The conventional model of NF-κB signaling proposes two main arms of the pathway. These share similar features but are triggered independently and activate different target genes (76). The classical (canonical) NF-κB activation pathway is triggered by Th1 cytokines and is typified by the action of reticuloendotheliosis viral oncogene homolog A (RelA) (p65)-NF-κB1(p50) heterodimers, whereas the alternative (noncanonical) activation pathway signals through the adaptor protein NF-κB-inducing kinase (NIK). Activation of this mechanism leads to nuclear translocation of transcriptionally active v-rel avian reticuloendotheliosis viral oncogene homolog B (RelB)-NF-κB2(p52) heterodimers.

Signaling through either pathway can influence multiple different cellular functions and can exert effects that may appear contradictory.
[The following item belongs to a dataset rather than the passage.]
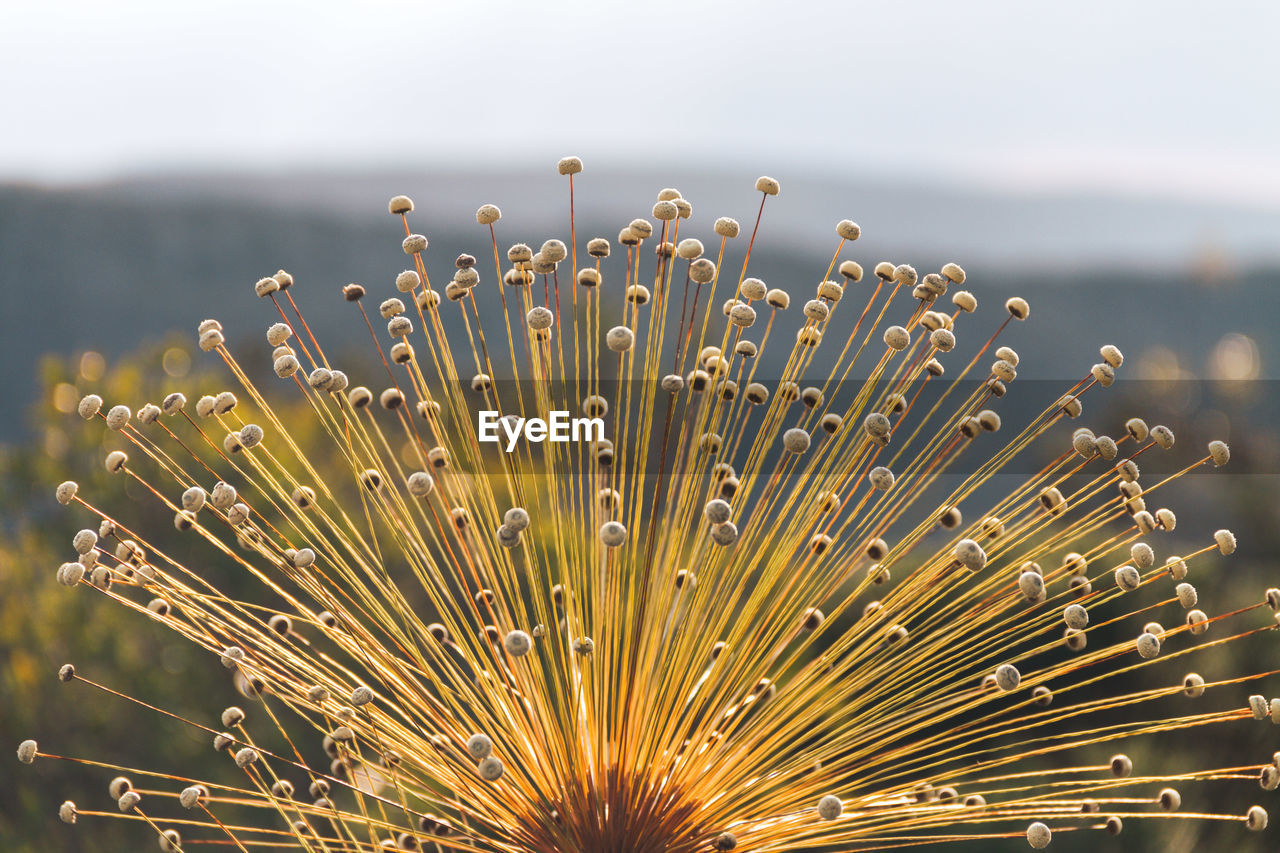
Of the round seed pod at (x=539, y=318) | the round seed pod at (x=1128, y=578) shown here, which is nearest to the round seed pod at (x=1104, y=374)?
the round seed pod at (x=1128, y=578)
For example, both pro- and anti-apoptotic effects, as well as proliferation (18) and senescence (70) signals, have been attributed to the classical activation pathway of NF-κB signaling. Because of the wide variation in outcomes following pathway activation, it is difficult to extrapolate the effects of NF-κB signaling from one context to another. Classical pathway NF-κB signaling has been identified as a key regulator of inflammation-associated carcinogenesis in several tissues since the early 2000s when Greten et al. demonstrated increased sensitivity to colitis-associated carcinogenesis in mice lacking IKK-β in intestinal epithelial cells (31), and, almost simultaneously Pikarsky et al. identified a similar increase in tumor burden in Mdr2 mice lacking IKK-β in hepatocytes (60). More recent evidence has established that alternative activation pathway NF-κB signaling is also important during the development of several gastrointestinal pathologies in mouse and humans. This article seeks to review this evidence and to establish questions for future research.